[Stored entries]
—————

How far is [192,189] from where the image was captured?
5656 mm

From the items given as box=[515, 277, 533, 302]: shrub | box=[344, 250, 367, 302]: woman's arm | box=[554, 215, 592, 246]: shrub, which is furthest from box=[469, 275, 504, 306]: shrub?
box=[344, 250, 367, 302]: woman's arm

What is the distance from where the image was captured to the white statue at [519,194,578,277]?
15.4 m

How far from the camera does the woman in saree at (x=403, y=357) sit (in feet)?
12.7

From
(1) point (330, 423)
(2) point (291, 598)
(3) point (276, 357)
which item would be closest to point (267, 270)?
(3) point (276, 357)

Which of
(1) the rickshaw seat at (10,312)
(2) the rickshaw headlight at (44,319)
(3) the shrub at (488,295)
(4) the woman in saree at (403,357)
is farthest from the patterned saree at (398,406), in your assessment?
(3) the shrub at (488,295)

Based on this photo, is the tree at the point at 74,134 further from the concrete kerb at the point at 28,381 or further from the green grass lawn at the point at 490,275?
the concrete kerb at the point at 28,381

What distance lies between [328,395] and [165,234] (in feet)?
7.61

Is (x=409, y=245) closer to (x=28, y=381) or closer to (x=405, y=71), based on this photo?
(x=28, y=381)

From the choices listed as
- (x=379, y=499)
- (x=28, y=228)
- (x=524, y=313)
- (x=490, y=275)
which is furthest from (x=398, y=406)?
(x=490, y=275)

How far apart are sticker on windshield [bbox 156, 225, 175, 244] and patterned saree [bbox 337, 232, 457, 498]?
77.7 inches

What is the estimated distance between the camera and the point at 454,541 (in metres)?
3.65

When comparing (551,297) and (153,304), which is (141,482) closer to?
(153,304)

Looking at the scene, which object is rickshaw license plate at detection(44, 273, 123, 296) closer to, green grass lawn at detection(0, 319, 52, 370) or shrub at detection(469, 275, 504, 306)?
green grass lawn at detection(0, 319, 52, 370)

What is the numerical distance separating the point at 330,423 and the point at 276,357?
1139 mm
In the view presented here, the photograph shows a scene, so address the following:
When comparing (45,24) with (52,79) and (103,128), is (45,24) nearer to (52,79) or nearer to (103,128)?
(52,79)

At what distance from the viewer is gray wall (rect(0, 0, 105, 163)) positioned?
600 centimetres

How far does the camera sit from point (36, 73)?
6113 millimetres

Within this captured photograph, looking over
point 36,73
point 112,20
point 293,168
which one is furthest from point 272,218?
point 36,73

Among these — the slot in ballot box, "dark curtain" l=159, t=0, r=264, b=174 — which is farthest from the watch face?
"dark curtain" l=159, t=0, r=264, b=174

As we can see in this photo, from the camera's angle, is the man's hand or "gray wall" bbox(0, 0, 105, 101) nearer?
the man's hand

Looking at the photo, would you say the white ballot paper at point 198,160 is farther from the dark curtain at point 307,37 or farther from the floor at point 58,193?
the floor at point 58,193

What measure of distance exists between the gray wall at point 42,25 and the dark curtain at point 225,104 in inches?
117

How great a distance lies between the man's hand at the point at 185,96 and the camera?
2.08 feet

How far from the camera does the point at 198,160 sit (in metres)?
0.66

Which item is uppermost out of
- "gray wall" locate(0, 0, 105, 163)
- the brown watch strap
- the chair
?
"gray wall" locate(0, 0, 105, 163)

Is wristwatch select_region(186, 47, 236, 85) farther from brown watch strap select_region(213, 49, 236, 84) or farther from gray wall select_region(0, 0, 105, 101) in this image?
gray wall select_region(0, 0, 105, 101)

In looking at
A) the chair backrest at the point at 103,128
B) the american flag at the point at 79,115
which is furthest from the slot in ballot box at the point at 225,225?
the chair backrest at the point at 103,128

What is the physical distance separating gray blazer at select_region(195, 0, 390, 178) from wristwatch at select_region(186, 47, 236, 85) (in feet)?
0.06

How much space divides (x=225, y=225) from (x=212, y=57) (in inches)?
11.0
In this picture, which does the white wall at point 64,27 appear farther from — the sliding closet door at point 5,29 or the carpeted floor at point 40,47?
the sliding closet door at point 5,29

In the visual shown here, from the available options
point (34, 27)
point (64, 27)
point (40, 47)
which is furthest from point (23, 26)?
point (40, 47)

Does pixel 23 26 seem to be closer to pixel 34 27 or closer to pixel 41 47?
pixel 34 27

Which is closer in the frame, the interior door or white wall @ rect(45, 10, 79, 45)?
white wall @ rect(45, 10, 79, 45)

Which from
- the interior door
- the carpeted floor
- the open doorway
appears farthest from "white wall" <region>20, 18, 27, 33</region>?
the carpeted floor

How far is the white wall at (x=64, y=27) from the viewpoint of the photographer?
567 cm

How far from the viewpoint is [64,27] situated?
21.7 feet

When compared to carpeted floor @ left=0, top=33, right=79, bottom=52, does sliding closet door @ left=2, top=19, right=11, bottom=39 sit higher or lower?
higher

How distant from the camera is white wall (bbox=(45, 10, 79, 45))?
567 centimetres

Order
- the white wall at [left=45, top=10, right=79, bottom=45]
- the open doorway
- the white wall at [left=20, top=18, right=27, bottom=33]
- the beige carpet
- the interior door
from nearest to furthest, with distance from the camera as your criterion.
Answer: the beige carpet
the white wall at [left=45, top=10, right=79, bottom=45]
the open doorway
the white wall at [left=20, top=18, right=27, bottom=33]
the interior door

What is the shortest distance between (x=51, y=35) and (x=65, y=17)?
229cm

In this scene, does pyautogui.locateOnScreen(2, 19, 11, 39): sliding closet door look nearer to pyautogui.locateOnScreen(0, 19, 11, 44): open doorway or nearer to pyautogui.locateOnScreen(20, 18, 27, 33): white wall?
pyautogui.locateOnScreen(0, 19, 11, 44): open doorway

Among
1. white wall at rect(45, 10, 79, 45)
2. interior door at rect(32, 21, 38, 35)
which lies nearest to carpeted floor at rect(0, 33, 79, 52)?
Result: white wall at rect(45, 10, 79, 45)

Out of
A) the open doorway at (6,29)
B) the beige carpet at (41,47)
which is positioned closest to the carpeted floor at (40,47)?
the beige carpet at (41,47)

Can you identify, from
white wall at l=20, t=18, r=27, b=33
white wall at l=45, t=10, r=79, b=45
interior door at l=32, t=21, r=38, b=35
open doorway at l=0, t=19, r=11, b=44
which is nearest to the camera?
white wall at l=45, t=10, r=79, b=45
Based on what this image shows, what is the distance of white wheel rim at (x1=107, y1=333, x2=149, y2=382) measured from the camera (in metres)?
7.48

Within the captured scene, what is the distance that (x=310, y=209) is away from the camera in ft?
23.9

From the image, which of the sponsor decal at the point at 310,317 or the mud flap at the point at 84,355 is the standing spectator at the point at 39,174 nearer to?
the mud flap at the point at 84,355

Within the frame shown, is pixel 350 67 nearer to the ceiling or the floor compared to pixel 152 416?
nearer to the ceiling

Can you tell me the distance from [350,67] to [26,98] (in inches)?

—————

Instruction: Reproduce every line of the data verbatim.

Reply to the exercise:
How far is [192,189] from where the image was captured?
5656 mm

From the items given as box=[515, 277, 533, 302]: shrub | box=[344, 250, 367, 302]: woman's arm | box=[554, 215, 592, 246]: shrub, which is furthest from box=[469, 275, 504, 306]: shrub?
box=[344, 250, 367, 302]: woman's arm

What is the distance from where the image was captured to the white statue at [519,194,578,277]?
15.4 m

How far from the camera does the woman in saree at (x=403, y=357) sit (in feet)?
12.7

From
(1) point (330, 423)
(2) point (291, 598)
(3) point (276, 357)
which item would be closest to point (267, 270)?
(3) point (276, 357)

Which of
(1) the rickshaw seat at (10,312)
(2) the rickshaw headlight at (44,319)
(3) the shrub at (488,295)
(4) the woman in saree at (403,357)
is farthest from the patterned saree at (398,406), in your assessment?
(3) the shrub at (488,295)

Based on this photo, is the tree at the point at 74,134 further from the concrete kerb at the point at 28,381 or further from the green grass lawn at the point at 490,275?
the concrete kerb at the point at 28,381

What distance lies between [328,395] and [165,234] (in feet)?
7.61

Is (x=409, y=245) closer to (x=28, y=381) or closer to (x=405, y=71), based on this photo?
(x=28, y=381)

From the choices listed as
- (x=379, y=499)
- (x=28, y=228)
- (x=524, y=313)
- (x=490, y=275)
which is furthest from (x=398, y=406)?
(x=490, y=275)

How far apart are sticker on windshield [bbox 156, 225, 175, 244] and patterned saree [bbox 337, 232, 457, 498]?
77.7 inches

What is the estimated distance between the camera and the point at 454,541 (in metres)?
3.65

When comparing (551,297) and (153,304), which is (141,482) closer to?
(153,304)

Looking at the scene, which object is rickshaw license plate at detection(44, 273, 123, 296) closer to, green grass lawn at detection(0, 319, 52, 370) or shrub at detection(469, 275, 504, 306)?
green grass lawn at detection(0, 319, 52, 370)

What is the numerical distance separating the point at 330,423 and the point at 276,357?
1139 mm
In the view presented here, the photograph shows a scene, so address the following:
When comparing (45,24) with (52,79) and (103,128), is (45,24) nearer to (52,79) or nearer to (103,128)?
(52,79)

At what distance from the viewer is gray wall (rect(0, 0, 105, 163)) positioned?
600 centimetres

How far does the camera sit from point (36, 73)?
6113 millimetres

Within this captured photograph, looking over
point 36,73
point 112,20
point 293,168
which one is furthest from point 272,218?
point 36,73

Among these — the slot in ballot box, "dark curtain" l=159, t=0, r=264, b=174 — which is farthest from the watch face?
"dark curtain" l=159, t=0, r=264, b=174

As we can see in this photo, from the camera's angle, is the man's hand or "gray wall" bbox(0, 0, 105, 101) nearer?
the man's hand

Looking at the photo, would you say the white ballot paper at point 198,160 is farther from the dark curtain at point 307,37 or farther from the floor at point 58,193?
the floor at point 58,193

What measure of distance exists between the gray wall at point 42,25 and the dark curtain at point 225,104 in inches?
117

How great a distance lies between the man's hand at the point at 185,96 and the camera?
2.08 feet

How far from the camera does the point at 198,160 sit (in metres)?
0.66

Which item is uppermost out of
- "gray wall" locate(0, 0, 105, 163)
- the brown watch strap
- the chair
?
"gray wall" locate(0, 0, 105, 163)

Is wristwatch select_region(186, 47, 236, 85) farther from brown watch strap select_region(213, 49, 236, 84) or farther from gray wall select_region(0, 0, 105, 101) in this image?
gray wall select_region(0, 0, 105, 101)

In looking at
A) the chair backrest at the point at 103,128
B) the american flag at the point at 79,115
which is furthest from the slot in ballot box at the point at 225,225?
the chair backrest at the point at 103,128

What is the physical distance separating gray blazer at select_region(195, 0, 390, 178) from wristwatch at select_region(186, 47, 236, 85) (in feet)?
0.06

How much space divides (x=225, y=225) from (x=212, y=57) (in inches)?
11.0
In this picture, which does the white wall at point 64,27 appear farther from — the sliding closet door at point 5,29 or the carpeted floor at point 40,47?
the sliding closet door at point 5,29

In the visual shown here, from the available options
point (34, 27)
point (64, 27)
point (40, 47)
which is furthest from point (23, 26)?
point (40, 47)

Does pixel 23 26 seem to be closer to pixel 34 27 or closer to pixel 41 47?
pixel 34 27

Which is closer in the frame, the interior door or white wall @ rect(45, 10, 79, 45)?
white wall @ rect(45, 10, 79, 45)

Which from
- the interior door
- the carpeted floor
- the open doorway
appears farthest from "white wall" <region>20, 18, 27, 33</region>?
the carpeted floor

How far is the white wall at (x=64, y=27) from the viewpoint of the photographer?
567 cm

How far from the viewpoint is [64,27] situated?
21.7 feet

When compared to carpeted floor @ left=0, top=33, right=79, bottom=52, does sliding closet door @ left=2, top=19, right=11, bottom=39 sit higher or lower?
higher

How distant from the camera is white wall (bbox=(45, 10, 79, 45))?
567 centimetres

Order
- the white wall at [left=45, top=10, right=79, bottom=45]
- the open doorway
- the white wall at [left=20, top=18, right=27, bottom=33]
- the beige carpet
- the interior door
from nearest to furthest, with distance from the camera as your criterion.
Answer: the beige carpet
the white wall at [left=45, top=10, right=79, bottom=45]
the open doorway
the white wall at [left=20, top=18, right=27, bottom=33]
the interior door

What is the shortest distance between (x=51, y=35) and (x=65, y=17)?
229cm

In this scene, does pyautogui.locateOnScreen(2, 19, 11, 39): sliding closet door look nearer to pyautogui.locateOnScreen(0, 19, 11, 44): open doorway or nearer to pyautogui.locateOnScreen(20, 18, 27, 33): white wall?
pyautogui.locateOnScreen(0, 19, 11, 44): open doorway

Among
1. white wall at rect(45, 10, 79, 45)
2. interior door at rect(32, 21, 38, 35)
which lies nearest to carpeted floor at rect(0, 33, 79, 52)?
Result: white wall at rect(45, 10, 79, 45)

Out of
A) the open doorway at (6,29)
B) the beige carpet at (41,47)
which is positioned closest to the carpeted floor at (40,47)?
the beige carpet at (41,47)

Can you identify, from
white wall at l=20, t=18, r=27, b=33
white wall at l=45, t=10, r=79, b=45
interior door at l=32, t=21, r=38, b=35
open doorway at l=0, t=19, r=11, b=44
which is nearest to the camera?
white wall at l=45, t=10, r=79, b=45
Based on what this image shows, what is the distance of white wheel rim at (x1=107, y1=333, x2=149, y2=382) measured from the camera (in metres)?
7.48

Within the captured scene, what is the distance that (x=310, y=209) is away from the camera in ft?
23.9

From the image, which of the sponsor decal at the point at 310,317 or the mud flap at the point at 84,355 is the standing spectator at the point at 39,174 nearer to?
the mud flap at the point at 84,355

Within the frame shown, is pixel 350 67 nearer to the ceiling or the floor compared to pixel 152 416?
nearer to the ceiling

Can you tell me the distance from [350,67] to [26,98] (in inches)?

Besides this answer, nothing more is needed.